Global oil market: demand for road fuels has peaked and is now falling

Repost from The Economist
[Editor: An interesting European perspective on the future of world oil production and sales.  Note references to Valero near the end.  – RS]

A fuel’s errand

Making the most of a difficult business

| RUNCORN

THE sprawling acres of pipes, towers and tanks, which smash and rebuild hydrocarbon chains to turn crude oil into petrol, diesel and other useful stuff are vast and complicated. But the impressive scale of oil refineries is not matched by their profits. Refining in Britain is a miserable business these days.

In the 1960s big oil companies were so sure that demand for petrol would rise forever that they built the refineries to match. But demand for road fuels has peaked and is now falling—by 8% between 2007 and 2011. High fuel prices and stalling sales of vehicles that are anyway far more efficient are to blame. The result is wafer-thin margins and closures. Since 2009 two British refineries, at Coryton in Essex and in Teesside, have shut down. All but one of the remaining seven has been sold or been put up for sale in recent years.

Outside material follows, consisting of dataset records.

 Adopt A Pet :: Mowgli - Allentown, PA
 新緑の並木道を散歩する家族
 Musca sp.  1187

Refineries operate in a global market. Petrol and diesel can be sent by tanker around the globe as readily as crude. Competing with sparkly, super-efficient new refineries in Asia and the Middle East is hard. Moreover, Britain’s older refineries were designed to produce petrol, which is increasingly the wrong fuel. Petrol sales by volume fell by 34% in the decade to 2011 while diesel grew by 73%. Around 40% of diesel is now imported. Nor do British refineries produce enough kerosene, which powers passenger jets, to supply the home market.

Big oil firms have sold up, preferring to invest in exploration and production. But why was anyone buying? For one thing, refineries are going cheap. Shell sold Stanlow to Essar Oil, an Indian firm, in 2011 for $350m (then £220m). In the same year Valero, an American refiner, bought Pembroke from Chevron for $730m.

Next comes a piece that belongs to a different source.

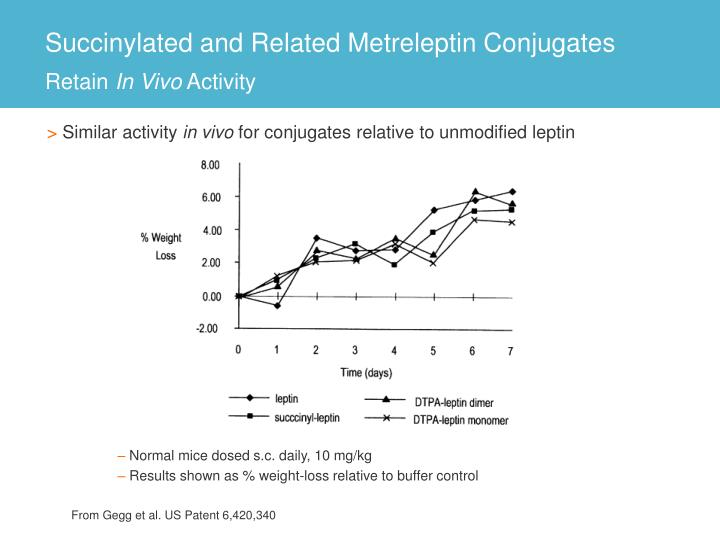 Succinylated and Related Metreleptin Conjugates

The efforts to squeeze more returns from Stanlow show how refining can pay. Independent refiners like Essar and Valero are prepared to spend more time and money than big oil firms. Expertise and investment has put Stanlow, a 75m barrels-a-year refinery, well on the way in its plan to improve margins by $3 a barrel by 2014.

Essar aims to make Stanlow at least break even in bad times (in 2011 two-thirds of European refineries were losing money) and make decent profits when conditions improve. Generating energy using gas and tweaking technology to take crude from sources other than the North Sea, at better prices, is helping. Stanlow also has some natural advantages. It is the only refinery in the north-west and the closest to Liverpool, Manchester and Birmingham. Though refined fuel can be moved by pipeline, some 55% of the refinery’s output goes “off the rack”, loaded into road tankers to feed a big local market. More distant refineries, with higher transport costs, would have trouble competing.

But the market for fuel is still shrinking and tiny margins mean profits can be wiped out by small shifts in the price of crude or other costs. In the past five years Europe has lost 2.2m barrels a day (b/d) of refining capacity. Volker Schultz, Essar Oil’s boss in Britain, reckons that another 1m b/d needs to go. But that is not his only concern. Efforts in Britain to introduce a carbon floor-price will put its refineries at a disadvantage to European ones, and European environmental legislation will make the whole continent’s refineries even less competitive. It must seem to the industry as if it has a large hole in its tank and a small patch to fix it.